Raccolta di domande sulle scene:
################
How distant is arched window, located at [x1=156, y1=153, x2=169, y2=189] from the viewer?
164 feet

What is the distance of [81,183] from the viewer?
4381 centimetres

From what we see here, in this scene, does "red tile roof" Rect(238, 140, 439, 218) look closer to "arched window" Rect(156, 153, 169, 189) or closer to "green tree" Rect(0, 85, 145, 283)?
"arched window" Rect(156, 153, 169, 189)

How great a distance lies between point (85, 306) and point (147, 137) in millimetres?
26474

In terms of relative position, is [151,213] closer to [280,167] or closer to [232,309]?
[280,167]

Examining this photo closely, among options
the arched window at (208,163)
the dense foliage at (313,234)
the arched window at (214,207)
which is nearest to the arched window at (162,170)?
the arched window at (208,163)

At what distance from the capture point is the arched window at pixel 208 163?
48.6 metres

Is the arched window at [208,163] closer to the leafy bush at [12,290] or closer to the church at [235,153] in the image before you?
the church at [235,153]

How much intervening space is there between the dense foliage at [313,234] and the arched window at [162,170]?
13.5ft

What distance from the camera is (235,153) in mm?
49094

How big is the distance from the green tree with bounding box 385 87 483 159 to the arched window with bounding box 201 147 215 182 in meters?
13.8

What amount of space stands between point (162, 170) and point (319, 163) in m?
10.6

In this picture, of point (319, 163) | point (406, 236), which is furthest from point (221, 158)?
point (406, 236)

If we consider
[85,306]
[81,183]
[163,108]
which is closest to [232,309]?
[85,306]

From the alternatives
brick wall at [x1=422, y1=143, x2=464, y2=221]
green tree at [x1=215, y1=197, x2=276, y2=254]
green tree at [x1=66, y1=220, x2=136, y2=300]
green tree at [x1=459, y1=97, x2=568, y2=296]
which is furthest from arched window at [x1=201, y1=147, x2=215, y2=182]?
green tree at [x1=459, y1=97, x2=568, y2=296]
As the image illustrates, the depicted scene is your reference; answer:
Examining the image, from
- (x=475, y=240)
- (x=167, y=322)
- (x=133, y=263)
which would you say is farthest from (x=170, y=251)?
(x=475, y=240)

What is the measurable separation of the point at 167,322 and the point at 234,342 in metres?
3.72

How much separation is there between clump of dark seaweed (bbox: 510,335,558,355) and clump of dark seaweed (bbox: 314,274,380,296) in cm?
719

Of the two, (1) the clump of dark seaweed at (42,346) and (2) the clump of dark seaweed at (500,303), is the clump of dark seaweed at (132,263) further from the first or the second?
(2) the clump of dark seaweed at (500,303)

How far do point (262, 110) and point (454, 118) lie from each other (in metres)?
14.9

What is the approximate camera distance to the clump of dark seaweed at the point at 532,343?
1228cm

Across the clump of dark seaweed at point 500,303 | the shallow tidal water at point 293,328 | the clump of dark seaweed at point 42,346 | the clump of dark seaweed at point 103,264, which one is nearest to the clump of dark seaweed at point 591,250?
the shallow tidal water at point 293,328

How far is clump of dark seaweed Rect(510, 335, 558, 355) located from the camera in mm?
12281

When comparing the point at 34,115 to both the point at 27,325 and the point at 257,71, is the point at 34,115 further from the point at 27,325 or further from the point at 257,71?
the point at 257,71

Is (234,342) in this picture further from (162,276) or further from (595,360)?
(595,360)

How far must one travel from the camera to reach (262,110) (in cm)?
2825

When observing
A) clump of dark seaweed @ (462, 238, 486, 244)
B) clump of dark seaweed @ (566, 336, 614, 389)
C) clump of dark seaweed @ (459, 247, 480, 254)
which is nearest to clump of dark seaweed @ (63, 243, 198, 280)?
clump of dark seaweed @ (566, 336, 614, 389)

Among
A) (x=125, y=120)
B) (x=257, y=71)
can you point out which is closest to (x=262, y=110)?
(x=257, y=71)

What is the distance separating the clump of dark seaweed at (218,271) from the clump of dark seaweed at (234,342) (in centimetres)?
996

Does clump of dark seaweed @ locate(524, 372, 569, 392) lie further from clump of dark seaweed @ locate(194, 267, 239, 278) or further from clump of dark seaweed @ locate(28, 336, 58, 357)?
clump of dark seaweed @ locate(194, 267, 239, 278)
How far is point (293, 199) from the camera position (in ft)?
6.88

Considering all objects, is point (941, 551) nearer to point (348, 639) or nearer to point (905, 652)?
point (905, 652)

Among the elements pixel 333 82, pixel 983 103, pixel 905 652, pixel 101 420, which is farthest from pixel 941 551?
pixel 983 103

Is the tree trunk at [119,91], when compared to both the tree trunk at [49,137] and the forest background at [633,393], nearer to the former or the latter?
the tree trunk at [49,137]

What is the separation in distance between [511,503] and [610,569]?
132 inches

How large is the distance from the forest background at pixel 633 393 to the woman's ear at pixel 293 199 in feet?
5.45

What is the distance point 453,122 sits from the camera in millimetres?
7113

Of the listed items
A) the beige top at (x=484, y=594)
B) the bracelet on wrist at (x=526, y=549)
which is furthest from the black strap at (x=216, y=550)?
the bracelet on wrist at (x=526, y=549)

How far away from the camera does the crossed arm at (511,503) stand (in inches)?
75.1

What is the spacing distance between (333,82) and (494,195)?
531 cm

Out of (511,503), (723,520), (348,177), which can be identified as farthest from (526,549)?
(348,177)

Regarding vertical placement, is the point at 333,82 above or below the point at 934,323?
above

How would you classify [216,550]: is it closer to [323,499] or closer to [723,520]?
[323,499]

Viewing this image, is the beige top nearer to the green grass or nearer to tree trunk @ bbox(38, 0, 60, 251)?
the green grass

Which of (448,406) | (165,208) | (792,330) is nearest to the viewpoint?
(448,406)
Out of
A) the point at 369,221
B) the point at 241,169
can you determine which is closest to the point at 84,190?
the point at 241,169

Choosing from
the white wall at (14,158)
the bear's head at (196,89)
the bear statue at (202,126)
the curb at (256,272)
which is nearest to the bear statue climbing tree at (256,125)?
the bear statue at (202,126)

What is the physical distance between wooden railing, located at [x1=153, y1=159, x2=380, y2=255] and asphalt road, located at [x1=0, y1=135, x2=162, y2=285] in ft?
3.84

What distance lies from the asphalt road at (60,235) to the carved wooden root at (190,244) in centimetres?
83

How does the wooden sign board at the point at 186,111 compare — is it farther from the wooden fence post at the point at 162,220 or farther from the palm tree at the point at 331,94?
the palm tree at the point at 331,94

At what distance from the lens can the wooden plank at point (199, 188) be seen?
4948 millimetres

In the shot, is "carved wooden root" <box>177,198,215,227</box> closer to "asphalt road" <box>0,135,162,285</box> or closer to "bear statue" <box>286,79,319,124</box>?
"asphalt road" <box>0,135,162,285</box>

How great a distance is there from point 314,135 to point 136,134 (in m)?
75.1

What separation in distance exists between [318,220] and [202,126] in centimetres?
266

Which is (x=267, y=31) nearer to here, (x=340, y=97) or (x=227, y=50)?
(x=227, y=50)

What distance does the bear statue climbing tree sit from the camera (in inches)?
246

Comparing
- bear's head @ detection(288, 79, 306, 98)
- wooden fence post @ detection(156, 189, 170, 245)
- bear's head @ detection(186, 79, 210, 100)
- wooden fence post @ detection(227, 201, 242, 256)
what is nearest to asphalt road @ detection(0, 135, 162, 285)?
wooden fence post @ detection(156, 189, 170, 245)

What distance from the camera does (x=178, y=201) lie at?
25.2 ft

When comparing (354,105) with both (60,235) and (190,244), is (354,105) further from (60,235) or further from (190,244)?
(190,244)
################
Scopo del compito: Riporta tali e quali le righe del materiale, dall'inizio fino alla riga con "48.6 metres", compresa.

Risposta scritta:
How distant is arched window, located at [x1=156, y1=153, x2=169, y2=189] from the viewer?
164 feet

What is the distance of [81,183] from the viewer?
4381 centimetres

From what we see here, in this scene, does "red tile roof" Rect(238, 140, 439, 218) look closer to "arched window" Rect(156, 153, 169, 189) or closer to "green tree" Rect(0, 85, 145, 283)?
"arched window" Rect(156, 153, 169, 189)

How great a distance lies between point (85, 306) and point (147, 137) in millimetres?
26474

In terms of relative position, is [151,213] closer to [280,167] or closer to [232,309]?
[280,167]

Examining this photo closely, among options
the arched window at (208,163)
the dense foliage at (313,234)
the arched window at (214,207)
which is nearest to the arched window at (162,170)?
the arched window at (208,163)

At what distance from the capture point is the arched window at pixel 208 163?
48.6 metres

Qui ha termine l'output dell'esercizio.